In 1903, Young pitched for the Boston Red Sox against Pittsburgh in the first modern World Series. The Red Sox won five games to three, despite gamblers’ attempts to bribe him to throw a game. While he was standing in the field before the fourth game, two men representing gamblers offered him $20,000 if he wouldn’t ‘bear down’ the next day, when he was scheduled to pitch. Young replied, ‘if you put any value at all on your money, you’d better bet it on me to win.’ (The Red Sox actually lost the game by a run.)
Cy Young’s greatest day in baseball came on May 5, 1904, pitching against the great Rube Waddell of the Philadelphia Athletics. He once described the game as a ‘sensation,’ as it was the first perfect game in 24 years. Here’s how he remembered it:
A pitcher’s got to be good and he’s got to be lucky to get a no-hit game. But to get a perfect game—no run, no hit, no man reach first base—he’s got to have everything his way…

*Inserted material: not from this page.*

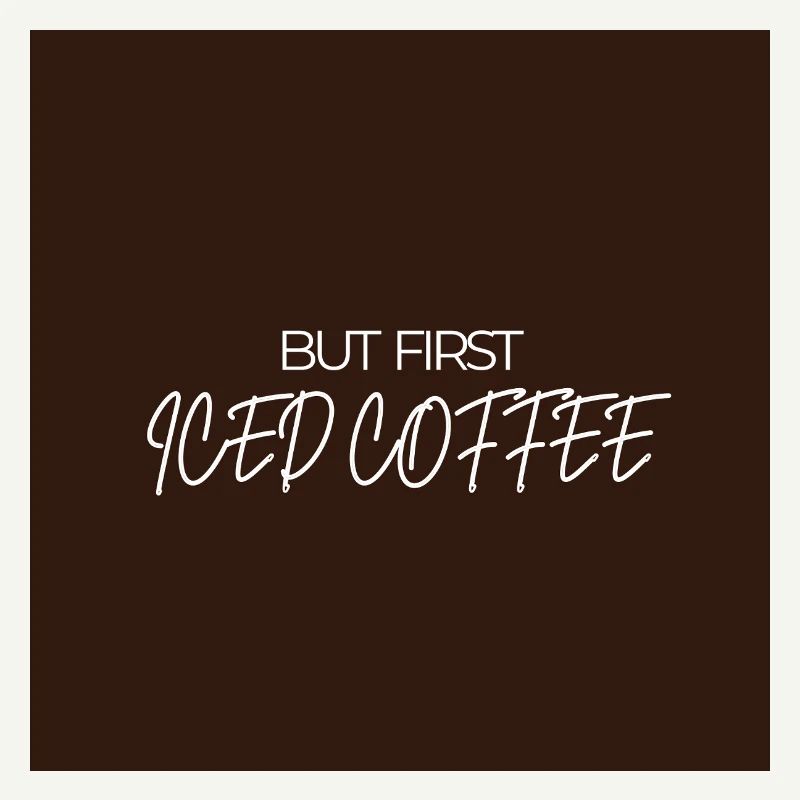 "ABER ZUERST EISKAFFEE" Grafik-Te-Design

I don’t think I ever had more stuff and I fanned eight, getting Jasper Davis and Monte Cross, the Philly shortstop, twice. But the boys gave me some great support, and when I tell you about it, you’ll understand why I say a pitcher’s got to be awfully lucky to get a perfect game.

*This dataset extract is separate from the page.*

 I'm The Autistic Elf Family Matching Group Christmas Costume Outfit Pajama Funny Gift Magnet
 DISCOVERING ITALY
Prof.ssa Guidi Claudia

The closest the Athletics came to a hit was in the third, when Monte Cross hit a pop fly that was dropping just back of the infield between first and second. Buck Freeman came tearing in from right like a deer and barely caught the ball.
But Ollie Pickering, who played center field for Mr. Mack, gave me two bad scares. Once he hit a fly back of second that Chick Stahl caught around his knees after a long run from center. The other time Ollie hit a slow roller to short and Parent just got him by a step.
Patsy Dougherty helped me out in the seventh when he crashed into the left field fence to get Danny Hoffman’s long foul; and I recall that Criger almost went into the Boston bench to get a foul by Davis…
Well, sir, when I had two out in the ninth, and it was Waddell’s time to bat, some of the fans began to yell for Connie Mack to send up a pinch hitter. They wanted me to finish what looked like a perfect game against a stronger batter.
But Mr. Mack let Rube take his turn. Rube took a couple of strikes and then hit a fly that Stahl caught going away from the infield.
You can realize how perfect we all were that day when I tell you the game only took one hour and twenty-three minutes.
We got three runs off Waddell, and when the game was finished it looked like all the fans came down on the field and tried to shake my hand. One gray-haired fellow jumped the fence back of third and shoved a five-dollar bill into my hand.
Cy Young left out one important details. Three days earlier, Waddell had one-hit the Red Sox. He had taunted Young to face him so he could repeat his performance. After Waddell flied out for the last out, Young yelled, “How do you like that, you hayseed?”
Cy Young pitched two other no-hitters: He threw one on Sept. 18, 1897 for the Cleveland Spiders against the Cincinnati Reds, and one on June 30, 1908, for the Red Sox against the New York Highlanders. He was 41 years old.